Betty and I are just starting our second week of data collection for our new Orphans and Vulnerable Children project. We’re surveying vulnerable households in 20 communities where we’re hoping to work in the next year, to assess their needs and also gain a better understanding of household situations. The hope is that the results will determine how best to implement our program. Fieldwork, for me, has always been inspiring and humbling. It gives us the opportunity to go deep into the interior of a country- to a small village or town and truly see how people live, how they struggle, how they survive. It brings me back to my Peace Corps days when I was living day in, day out, in a community with similar circumstances-no access to services to meet basic needs, chronic illness, physically demanding work…and witnessing how beautiful and overwhelmingly hard their lives are.
Leading up to the survey and training, I was pulling tightly on my compulsive reigns and becoming utterly consumed with planning. After a bit of self-reflection, I decided this was not the way to operate. My goal for the next two weeks was to let go and accept that many things are just not in my control. And more importantly, that this was not my project, and I was just along to be helpful, supportive, hard-working, and not question everything that was happening. Not to sound callous, but I compare development work to event planning in many ways. Much of what we do takes unbelievable attention to detail-anticipating problems, developing contingency plans, and being a linear enough thinker to connect the dots and see how all of the components impact one another over the life of a project. We are just event planning for incredibly vulnerable people as opposed to people who work for corporations or are about to embark on a fancy getaway vacation.
So, yes. Would I be doing things a bit differently? Sure I would. But much of what we plan in the end doesn’t really make a difference anyway, as we are in Africa, and so much of what happens in a day’s time is simply out of our of control. I mean, we’re talking the bush here. It takes up to two hours to go 18km. We can’t do much about the road conditions, or about when the electricity in town is working to make photocopies, or the rain, or even whether the village governments are around to help us identify households to interview. So, they are long days. Really long days. But they are days that make our work feel worthwhile. They are days that transfer all of our frustrations from the office and impress upon us the needs of these communities and how our projects will inevitably impact lives for the better. It’s a reminder of the importance of what we do.

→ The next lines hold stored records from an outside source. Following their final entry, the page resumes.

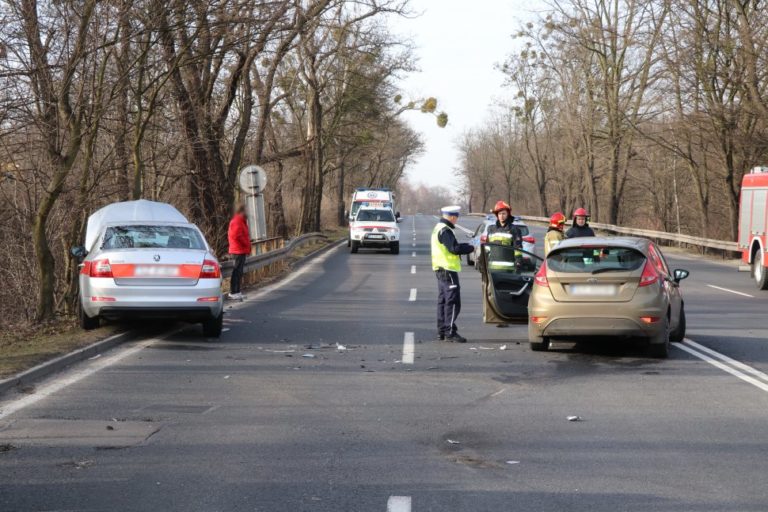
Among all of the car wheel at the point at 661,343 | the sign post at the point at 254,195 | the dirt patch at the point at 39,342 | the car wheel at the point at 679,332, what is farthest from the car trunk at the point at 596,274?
the sign post at the point at 254,195

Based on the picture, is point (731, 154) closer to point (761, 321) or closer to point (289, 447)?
point (761, 321)

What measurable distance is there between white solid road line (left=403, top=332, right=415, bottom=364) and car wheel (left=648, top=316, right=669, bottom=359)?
9.03 ft

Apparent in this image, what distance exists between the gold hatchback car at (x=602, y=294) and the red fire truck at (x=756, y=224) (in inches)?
447

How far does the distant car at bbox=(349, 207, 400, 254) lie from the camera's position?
3576 centimetres

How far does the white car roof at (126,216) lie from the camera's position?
13250mm

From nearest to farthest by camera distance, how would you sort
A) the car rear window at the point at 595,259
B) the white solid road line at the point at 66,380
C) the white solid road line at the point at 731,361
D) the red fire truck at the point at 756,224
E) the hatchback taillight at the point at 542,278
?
1. the white solid road line at the point at 66,380
2. the white solid road line at the point at 731,361
3. the car rear window at the point at 595,259
4. the hatchback taillight at the point at 542,278
5. the red fire truck at the point at 756,224

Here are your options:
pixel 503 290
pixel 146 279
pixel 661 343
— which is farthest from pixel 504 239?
pixel 146 279

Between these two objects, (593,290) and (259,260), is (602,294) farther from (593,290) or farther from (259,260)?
(259,260)

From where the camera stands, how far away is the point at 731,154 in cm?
3788

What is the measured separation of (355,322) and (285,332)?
5.40 ft

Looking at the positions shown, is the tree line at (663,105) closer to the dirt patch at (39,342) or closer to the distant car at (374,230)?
the distant car at (374,230)

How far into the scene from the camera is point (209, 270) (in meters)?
12.5

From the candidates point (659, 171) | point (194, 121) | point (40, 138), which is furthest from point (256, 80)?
point (659, 171)

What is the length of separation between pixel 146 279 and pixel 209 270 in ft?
2.68
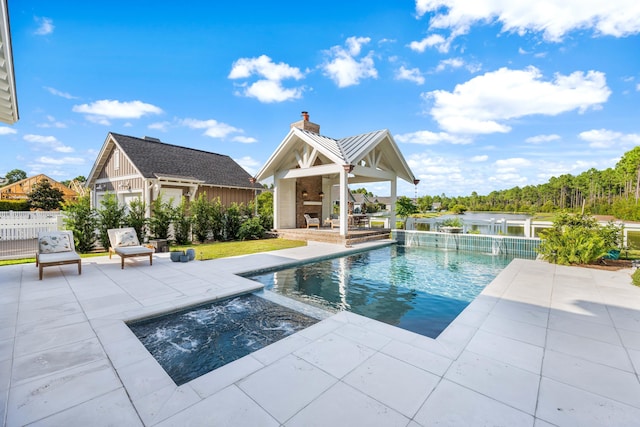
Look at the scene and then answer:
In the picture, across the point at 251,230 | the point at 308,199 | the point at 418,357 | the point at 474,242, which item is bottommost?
the point at 418,357

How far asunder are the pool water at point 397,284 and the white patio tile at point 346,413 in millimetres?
2139

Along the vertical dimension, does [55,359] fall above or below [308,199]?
below

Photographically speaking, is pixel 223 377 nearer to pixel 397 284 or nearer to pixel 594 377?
pixel 594 377

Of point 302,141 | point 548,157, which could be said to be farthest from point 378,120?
point 548,157

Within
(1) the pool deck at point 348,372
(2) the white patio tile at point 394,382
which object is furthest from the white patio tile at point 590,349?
(2) the white patio tile at point 394,382

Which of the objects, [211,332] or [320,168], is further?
[320,168]

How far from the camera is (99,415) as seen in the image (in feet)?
7.12

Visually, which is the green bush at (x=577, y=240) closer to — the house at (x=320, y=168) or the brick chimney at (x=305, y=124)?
the house at (x=320, y=168)

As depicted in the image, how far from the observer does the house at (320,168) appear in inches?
464

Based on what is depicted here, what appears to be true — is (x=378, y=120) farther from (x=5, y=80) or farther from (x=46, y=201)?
(x=46, y=201)

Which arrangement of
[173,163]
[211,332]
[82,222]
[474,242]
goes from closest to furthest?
[211,332] < [82,222] < [474,242] < [173,163]

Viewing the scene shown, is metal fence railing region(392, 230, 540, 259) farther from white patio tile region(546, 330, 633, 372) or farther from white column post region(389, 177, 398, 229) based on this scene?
white patio tile region(546, 330, 633, 372)

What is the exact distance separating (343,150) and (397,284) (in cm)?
732

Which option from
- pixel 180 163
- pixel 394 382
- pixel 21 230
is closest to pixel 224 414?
pixel 394 382
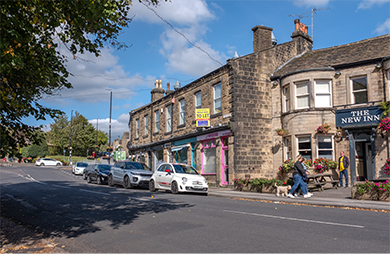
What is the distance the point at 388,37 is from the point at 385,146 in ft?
22.3

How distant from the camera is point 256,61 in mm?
21531

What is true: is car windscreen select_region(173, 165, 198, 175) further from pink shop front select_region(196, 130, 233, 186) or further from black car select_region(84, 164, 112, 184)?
black car select_region(84, 164, 112, 184)

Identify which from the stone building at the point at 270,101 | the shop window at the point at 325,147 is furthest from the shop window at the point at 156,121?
the shop window at the point at 325,147

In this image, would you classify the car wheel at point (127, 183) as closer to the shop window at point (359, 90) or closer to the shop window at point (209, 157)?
the shop window at point (209, 157)

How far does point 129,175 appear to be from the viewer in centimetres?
1983

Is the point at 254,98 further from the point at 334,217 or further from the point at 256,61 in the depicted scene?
the point at 334,217

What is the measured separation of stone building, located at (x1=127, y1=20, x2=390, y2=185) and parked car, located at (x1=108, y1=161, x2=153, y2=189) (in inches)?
186

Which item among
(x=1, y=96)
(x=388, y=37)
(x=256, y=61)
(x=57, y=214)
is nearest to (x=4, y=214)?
(x=57, y=214)

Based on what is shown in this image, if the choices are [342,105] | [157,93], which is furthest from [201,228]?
[157,93]

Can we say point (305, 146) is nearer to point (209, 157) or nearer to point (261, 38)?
point (209, 157)

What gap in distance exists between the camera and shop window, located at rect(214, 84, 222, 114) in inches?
876

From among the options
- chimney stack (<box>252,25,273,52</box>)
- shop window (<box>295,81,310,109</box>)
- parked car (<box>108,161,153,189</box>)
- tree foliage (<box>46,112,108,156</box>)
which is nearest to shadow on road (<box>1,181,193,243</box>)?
parked car (<box>108,161,153,189</box>)

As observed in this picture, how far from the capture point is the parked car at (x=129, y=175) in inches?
766

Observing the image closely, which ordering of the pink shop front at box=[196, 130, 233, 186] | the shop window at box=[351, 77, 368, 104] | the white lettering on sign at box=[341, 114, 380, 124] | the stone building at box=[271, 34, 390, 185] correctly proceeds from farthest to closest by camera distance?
the pink shop front at box=[196, 130, 233, 186] < the shop window at box=[351, 77, 368, 104] < the stone building at box=[271, 34, 390, 185] < the white lettering on sign at box=[341, 114, 380, 124]
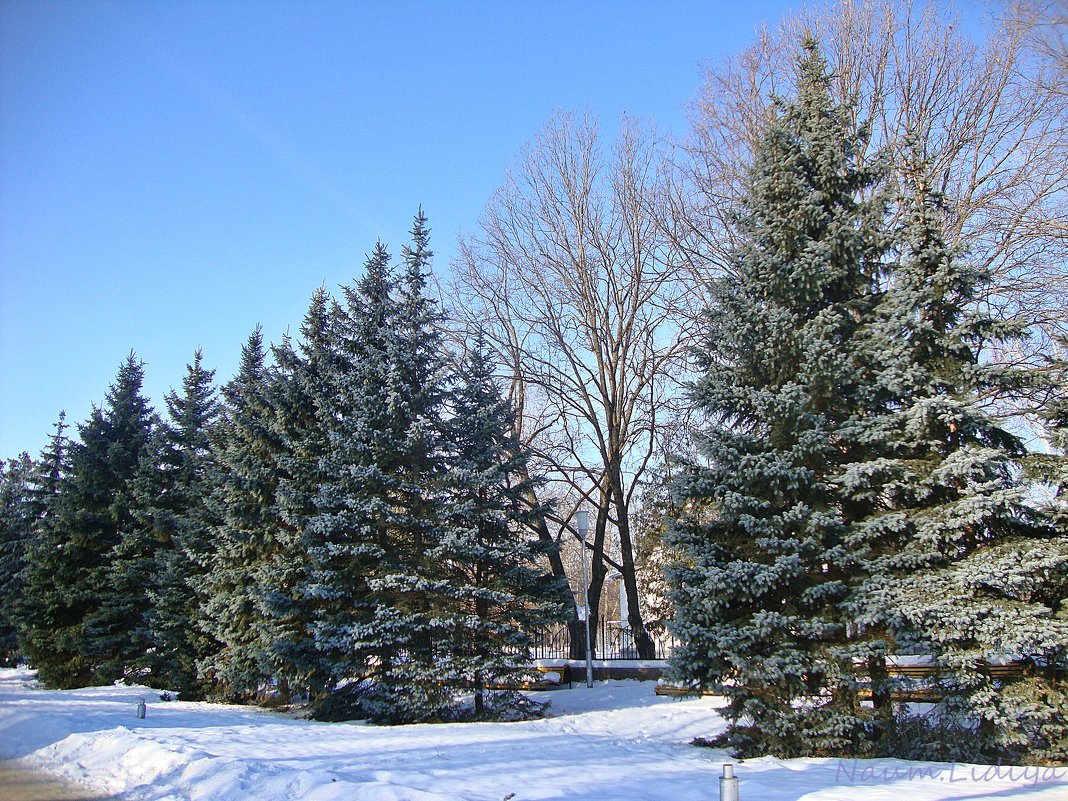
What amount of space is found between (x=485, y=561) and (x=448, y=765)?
5674 mm

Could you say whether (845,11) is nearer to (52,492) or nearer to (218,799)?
(218,799)

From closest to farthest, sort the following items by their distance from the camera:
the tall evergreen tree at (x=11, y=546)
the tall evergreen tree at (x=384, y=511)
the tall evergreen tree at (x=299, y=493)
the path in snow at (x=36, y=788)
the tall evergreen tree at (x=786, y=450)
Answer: the path in snow at (x=36, y=788) → the tall evergreen tree at (x=786, y=450) → the tall evergreen tree at (x=384, y=511) → the tall evergreen tree at (x=299, y=493) → the tall evergreen tree at (x=11, y=546)

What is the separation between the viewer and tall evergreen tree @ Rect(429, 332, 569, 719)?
13.2 m

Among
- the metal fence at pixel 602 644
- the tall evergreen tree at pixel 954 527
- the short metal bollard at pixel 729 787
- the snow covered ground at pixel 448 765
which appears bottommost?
the snow covered ground at pixel 448 765

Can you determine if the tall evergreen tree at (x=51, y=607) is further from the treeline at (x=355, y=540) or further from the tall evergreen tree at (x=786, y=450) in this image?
the tall evergreen tree at (x=786, y=450)

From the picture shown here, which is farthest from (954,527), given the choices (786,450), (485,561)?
(485,561)

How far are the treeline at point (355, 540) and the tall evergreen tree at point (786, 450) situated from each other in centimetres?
439

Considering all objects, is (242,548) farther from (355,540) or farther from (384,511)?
(384,511)

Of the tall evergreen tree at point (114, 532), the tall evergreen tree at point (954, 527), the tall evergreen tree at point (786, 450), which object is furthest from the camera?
the tall evergreen tree at point (114, 532)

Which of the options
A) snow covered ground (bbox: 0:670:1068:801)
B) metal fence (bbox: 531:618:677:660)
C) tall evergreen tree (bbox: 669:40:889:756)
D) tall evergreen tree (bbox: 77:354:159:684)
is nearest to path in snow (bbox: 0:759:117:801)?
snow covered ground (bbox: 0:670:1068:801)

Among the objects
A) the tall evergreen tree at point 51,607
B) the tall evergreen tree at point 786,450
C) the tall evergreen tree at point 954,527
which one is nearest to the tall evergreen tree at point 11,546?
the tall evergreen tree at point 51,607

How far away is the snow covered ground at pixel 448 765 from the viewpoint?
7.12 meters

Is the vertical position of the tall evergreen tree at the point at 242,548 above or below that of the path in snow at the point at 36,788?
above

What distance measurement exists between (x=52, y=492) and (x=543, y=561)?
19504 millimetres
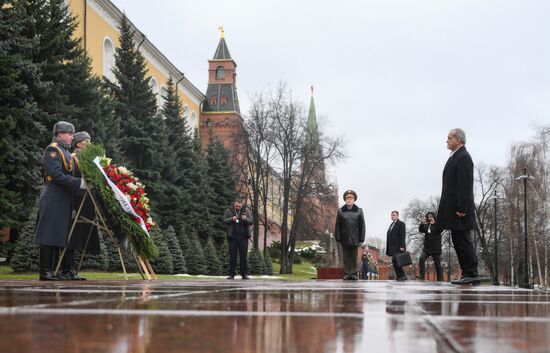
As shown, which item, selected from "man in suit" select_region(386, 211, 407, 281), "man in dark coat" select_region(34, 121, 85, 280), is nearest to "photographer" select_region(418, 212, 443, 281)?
"man in suit" select_region(386, 211, 407, 281)

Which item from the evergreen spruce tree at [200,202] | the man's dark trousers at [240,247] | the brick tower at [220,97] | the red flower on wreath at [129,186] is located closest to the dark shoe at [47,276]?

And of course, it’s also muzungu fishbowl time. Many of the villages we’ve visited in the past week have never seen a foreigner. I spent roughly five hours the other day sitting under a tree with 50 children at any given time starting at me with wonder. We played hide and seek. I taught them duck, duck, goose, or in this case, kuku, kuku, karanga (chicken, chicken, peanut. To date, all Swahili words I know are related to food. Obviously.) I fell in love with a two month old baby named Monica. I ate mangos. I let students practice their English. I giggled with shy toddlers and allowed the kids to poke and prod at my painted toe nails and freckles and tattoos. It was a day of inspiration. All the hard work seemed completely and utterly worth every moment of aggravation. It was peace and beauty and without question exactly what I needed.